Department of Neurology, Johns Hopkins School of Medicine, Baltimore, MD, United States.
Fujirebio Diagnostics Inc., Malvern, PA, United States.
J Appl Lab Med. 2024 Jul 1;9(4):789-802. doi: 10.1093/jalm/jfae033.
Standardizing cerebrospinal fluid (CSF) laboratory protocols will improve the reliability and availability of clinical biomarker testing required for prescription of novel Alzheimer disease (AD) therapies. This study evaluated several preanalytical handling and storage factors common to β-amyloid1-42 (Aβ1-42), β-amyloid1-40 (Aβ1-40), and phosphorylated tau (pTau181) concentrations including storage at different temperatures, extended cap contact, various mixing methods, and multiple freeze-thaw cycles.
Aβ1-42, Aβ1-40, and pTau181 concentrations were measured using LUMIPULSE G1200 automated assays. Samples were collected in polypropylene tubes of various volumes. Sample cap-contact was evaluated by storing samples in upright and inverted positions at either 4°C for 1 week or -80°C for 1 month. To assess mixing methods, samples were freeze-thawed and mixed by inversion, vortex, horizontal roller, or unmixed prior to assay sampling. The impact of successive freeze-thaw cycles was assessed through freezing, thawing, and analyzing CSF samples.
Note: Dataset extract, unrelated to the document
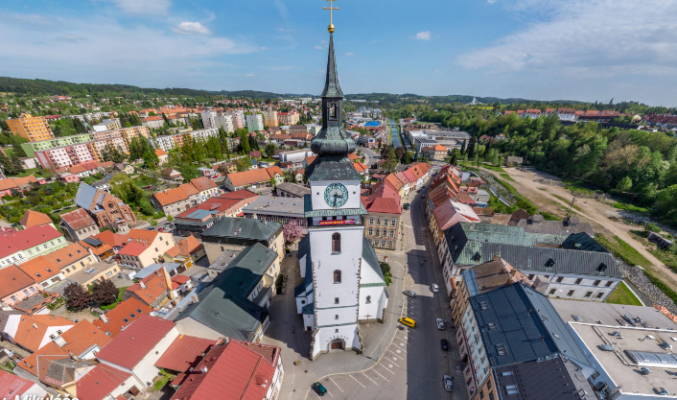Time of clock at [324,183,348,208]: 3:32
Short-term storage at 4°C did not affect Aβ1-42, Aβ1-40, or pTau181 measurements in any tube type. Tube cap contact affected Aβ1-42 in 2.5 mL tubes and pTau181 levels in 10 mL tubes. No difference was observed between mixing methods. After 4 freeze-thaw cycles, Aβ1-42 significantly decreased but Aβ1-40 remained unchanged. Utilizing the Aβ1-42/Aβ1-40 ratio, Aβ1-42 values normalized, maintaining ratio values within ±5% of baseline measurements.
Storage of CSF at 4°C for 1 week or -80°C for 1 month did not significantly affect Aβ1-42, Aβ1-40, pTau181, or associated ratio measurements. Tube cap-contact impacted pTau181 and pTau181/Aβ1-42 values in larger tubes. Mixing methods are equivalent. The Aβ1-42/Aβ1-40 ratio compensates for freeze-thaw variability up to 4 cycles.
标准化脑脊液(CSF)实验室方案将提高新型阿尔茨海默病(AD)治疗方案所需的临床生物标志物检测的可靠性和可用性。本研究评估了几种常见的β-淀粉样蛋白 1-42(Aβ1-42)、β-淀粉样蛋白 1-40(Aβ1-40)和磷酸化 tau(pTau181)浓度的预分析处理和储存因素,包括在不同温度下储存、延长管帽接触、各种混合方法和多次冻融循环。
使用 LUMIPULSE G1200 自动化检测试剂盒测量 Aβ1-42、Aβ1-40 和 pTau181 浓度。样本收集在不同体积的聚丙烯管中。通过将样本以直立和倒置的方式储存在 4°C 1 周或-80°C 1 个月,评估管帽接触。为了评估混合方法,在进行检测采样之前,将样本进行冻融并通过颠倒、涡旋、水平滚轮或不混合进行混合。通过冷冻、解冻和分析 CSF 样本来评估连续冻融循环的影响。
在任何管类型中,4°C 的短期储存都不会影响 Aβ1-42、Aβ1-40 或 pTau181 的测量。管帽接触会影响 2.5ml 管中的 Aβ1-42 和 10ml 管中的 pTau181 水平。混合方法之间没有差异。经过 4 次冻融循环后,Aβ1-42 显著减少,但 Aβ1-40 保持不变。利用 Aβ1-42/Aβ1-40 比值,Aβ1-42 值得到了标准化,使比值值保持在与基线测量值的±5%以内。
在 4°C 储存 CSF 1 周或-80°C 储存 1 个月不会显著影响 Aβ1-42、Aβ1-40、pTau181 或相关比值的测量。管帽接触会影响较大管中的 pTau181 和 pTau181/Aβ1-42 值。混合方法是等效的。Aβ1-42/Aβ1-40 比值可补偿多达 4 个循环的冻融变化。